- SUPPLIED TEXT -

Andréa Burns Embraces the Cuban Mother Within

 

Andréa Burns in “On Your Feet.” | MATTHEW MURPHY

Andréa Burns in “On Your Feet.” | MATTHEW MURPHY

BY DAVID NOH | The always cozy and enjoyable New Dramatists Annual Spring Luncheon at the Marriott on May 12 rightly honored a radiant Audra McDonald who is currently giving a triple threat performance in “Shuffle Along” that — even pregnant, while tapping away — is by any standard great. The fact that she has won six deserved Tonys means that awards count for something, but the snub of her this year, nomination-wise — as if she’s had enough already — means that they can be meaningless, too.

Theater stars were in the usual abundance at the Marriott — and wonderfully accessible. I saw Jennifer Simard, who I’ve been beating the drum for since first seeing her genius comic performance in “Disaster,” and I call her the “People’s Princess Tony Nominee.” She learned of her nomination “in Cold Springs, where I was with my husband. We were down by the water, sitting in a gazebo, and we were hugging and kissing and telling one another how much we loved each other. Our show closed Sunday, but that doesn’t take way the joy we had doing it.

(Dataset items)
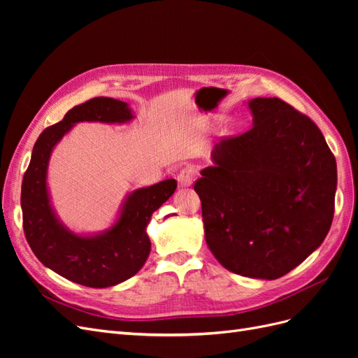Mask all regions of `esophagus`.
<instances>
[{
    "label": "esophagus",
    "instance_id": "34e87169",
    "mask_svg": "<svg viewBox=\"0 0 358 358\" xmlns=\"http://www.w3.org/2000/svg\"><path fill=\"white\" fill-rule=\"evenodd\" d=\"M194 175H196V171H194V169L191 166H185L182 167L179 175H178V183L180 188H187V187H191L192 185V180H194Z\"/></svg>",
    "mask_w": 358,
    "mask_h": 358
}]
</instances>
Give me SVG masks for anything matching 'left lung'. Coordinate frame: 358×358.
Returning a JSON list of instances; mask_svg holds the SVG:
<instances>
[{
	"mask_svg": "<svg viewBox=\"0 0 358 358\" xmlns=\"http://www.w3.org/2000/svg\"><path fill=\"white\" fill-rule=\"evenodd\" d=\"M252 127L222 140L194 189L206 243L233 273L278 279L321 246L338 187L336 159L318 127L279 99L245 103Z\"/></svg>",
	"mask_w": 358,
	"mask_h": 358,
	"instance_id": "left-lung-1",
	"label": "left lung"
}]
</instances>
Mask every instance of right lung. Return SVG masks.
Returning <instances> with one entry per match:
<instances>
[{"label": "right lung", "instance_id": "1", "mask_svg": "<svg viewBox=\"0 0 358 358\" xmlns=\"http://www.w3.org/2000/svg\"><path fill=\"white\" fill-rule=\"evenodd\" d=\"M134 117L128 103L96 96L74 106L61 122L46 128L32 148L20 192L25 237L41 264L71 282L107 288L134 276L150 252L146 231L150 216L178 187L175 179H167L129 191L119 206L113 224L103 231L76 233L59 220L48 185L53 149L80 122L122 125Z\"/></svg>", "mask_w": 358, "mask_h": 358}]
</instances>
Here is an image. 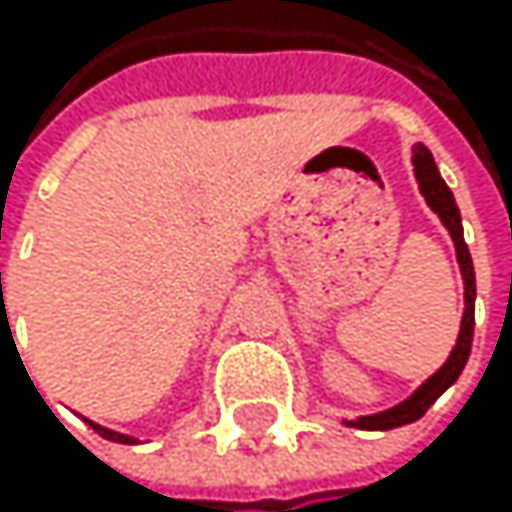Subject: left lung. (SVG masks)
<instances>
[{"instance_id": "8db88e82", "label": "left lung", "mask_w": 512, "mask_h": 512, "mask_svg": "<svg viewBox=\"0 0 512 512\" xmlns=\"http://www.w3.org/2000/svg\"><path fill=\"white\" fill-rule=\"evenodd\" d=\"M415 174H418V184H421V193L427 196L430 208L442 218V224L448 227L451 239H455V248H458V264H461V273H464V298H467V310H464V322H461V334H458V344L451 350L448 362L436 371V375L411 396L405 399L402 405L390 408V411H381V415H371V418H359L353 427H362V430H393V427H402V424H411L418 421L424 411L458 381V375L464 371L467 359H470V347H473V301H476V276H473V261H470V251H467V242H464V230H461V211L455 205V196L445 187V181L439 178V168L430 156L427 147H418L415 150Z\"/></svg>"}]
</instances>
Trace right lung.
<instances>
[{"label": "right lung", "instance_id": "1", "mask_svg": "<svg viewBox=\"0 0 512 512\" xmlns=\"http://www.w3.org/2000/svg\"><path fill=\"white\" fill-rule=\"evenodd\" d=\"M97 433H101L104 439H113V442H134V439H128V436H122V433H113V430H107V427H97V424H91Z\"/></svg>", "mask_w": 512, "mask_h": 512}]
</instances>
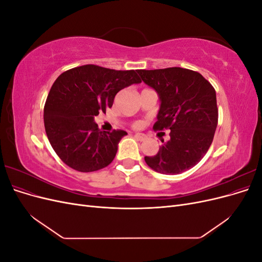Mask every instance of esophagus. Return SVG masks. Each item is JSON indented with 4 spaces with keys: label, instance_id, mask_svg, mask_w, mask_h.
<instances>
[{
    "label": "esophagus",
    "instance_id": "obj_1",
    "mask_svg": "<svg viewBox=\"0 0 262 262\" xmlns=\"http://www.w3.org/2000/svg\"><path fill=\"white\" fill-rule=\"evenodd\" d=\"M134 138H136L139 141H144L146 139L144 134H142V133H136V134H134Z\"/></svg>",
    "mask_w": 262,
    "mask_h": 262
}]
</instances>
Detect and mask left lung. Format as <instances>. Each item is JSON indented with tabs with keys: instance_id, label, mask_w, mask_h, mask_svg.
I'll return each mask as SVG.
<instances>
[{
	"instance_id": "obj_1",
	"label": "left lung",
	"mask_w": 262,
	"mask_h": 262,
	"mask_svg": "<svg viewBox=\"0 0 262 262\" xmlns=\"http://www.w3.org/2000/svg\"><path fill=\"white\" fill-rule=\"evenodd\" d=\"M142 81L161 99L155 131L170 130L156 155L145 156L148 167L164 175L192 168L207 154L219 120L216 94L209 81L192 70H138Z\"/></svg>"
}]
</instances>
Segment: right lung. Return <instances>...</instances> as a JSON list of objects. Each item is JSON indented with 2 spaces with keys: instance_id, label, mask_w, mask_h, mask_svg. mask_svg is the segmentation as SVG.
I'll list each match as a JSON object with an SVG mask.
<instances>
[{
  "instance_id": "right-lung-1",
  "label": "right lung",
  "mask_w": 262,
  "mask_h": 262,
  "mask_svg": "<svg viewBox=\"0 0 262 262\" xmlns=\"http://www.w3.org/2000/svg\"><path fill=\"white\" fill-rule=\"evenodd\" d=\"M141 82L138 70L86 64L63 72L53 83L43 108L47 137L60 160L81 172L107 167L128 133L100 131L94 117L112 108L119 91Z\"/></svg>"
}]
</instances>
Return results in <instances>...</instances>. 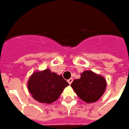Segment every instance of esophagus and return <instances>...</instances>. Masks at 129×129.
Returning a JSON list of instances; mask_svg holds the SVG:
<instances>
[{
	"mask_svg": "<svg viewBox=\"0 0 129 129\" xmlns=\"http://www.w3.org/2000/svg\"><path fill=\"white\" fill-rule=\"evenodd\" d=\"M73 78H70L69 80H68V82L69 83V84H71V83L73 82Z\"/></svg>",
	"mask_w": 129,
	"mask_h": 129,
	"instance_id": "esophagus-1",
	"label": "esophagus"
}]
</instances>
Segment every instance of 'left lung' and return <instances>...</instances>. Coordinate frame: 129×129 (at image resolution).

- WHAT THIS EXERCISE ASKS -
a: List every show title that appears in quotation marks in the luncheon article.
b: According to the luncheon article, where was Jennifer Simard when she learned of her Tony nomination?
c: Carry on the luncheon article from the point where it stops.

- ANSWERS BY TASK -
a: "On Your Feet," "Shuffle Along," "Disaster"

b: She was in Cold Springs with her husband.

c:
“What am I doing now? I’m taking my husband to many fancy dinners to thank him for all the sacrifices he made for me. Of course, things will pop up, but I’m just enjoying the ride.”

In the Noh: New Dramatists Annual Spring Luncheon and a Margaret Sullavan feast at MoMA

With her ravishing, face-splitting smile, Andréa Burns’ beauty reminds me of the gorgeous polyglot women I grew up with in Hawaii. As Gloria Estefan’s mother in the delicious “On Your Feet,” she skillfully plays a difficult, disapproving character who has one moment of glory, recreating her Havana nightclub act just before Castro took over. As staged by a brilliant Jerry Mitchell and choreographer Sergio Trujillo, it’s the most the most exciting number on Broadway, sizzlingly glamorous and emotionally devastating.

Of her part in “On Your Feet,” Burns told me, “Yes, she is like a Bette Davis kind of role, as you say, absolutely, a great character. I think the mother-daughter — in a first generation, stateside — situation is huge. I’ve had the experience of being on the daughter’s side of that, but it’s actually quite beautiful to stand in my mother’s shoes, who had the experience of coming to another country and trying to instill the values of the place that she came from, what’s important to my culture, while still trying to remain relevant.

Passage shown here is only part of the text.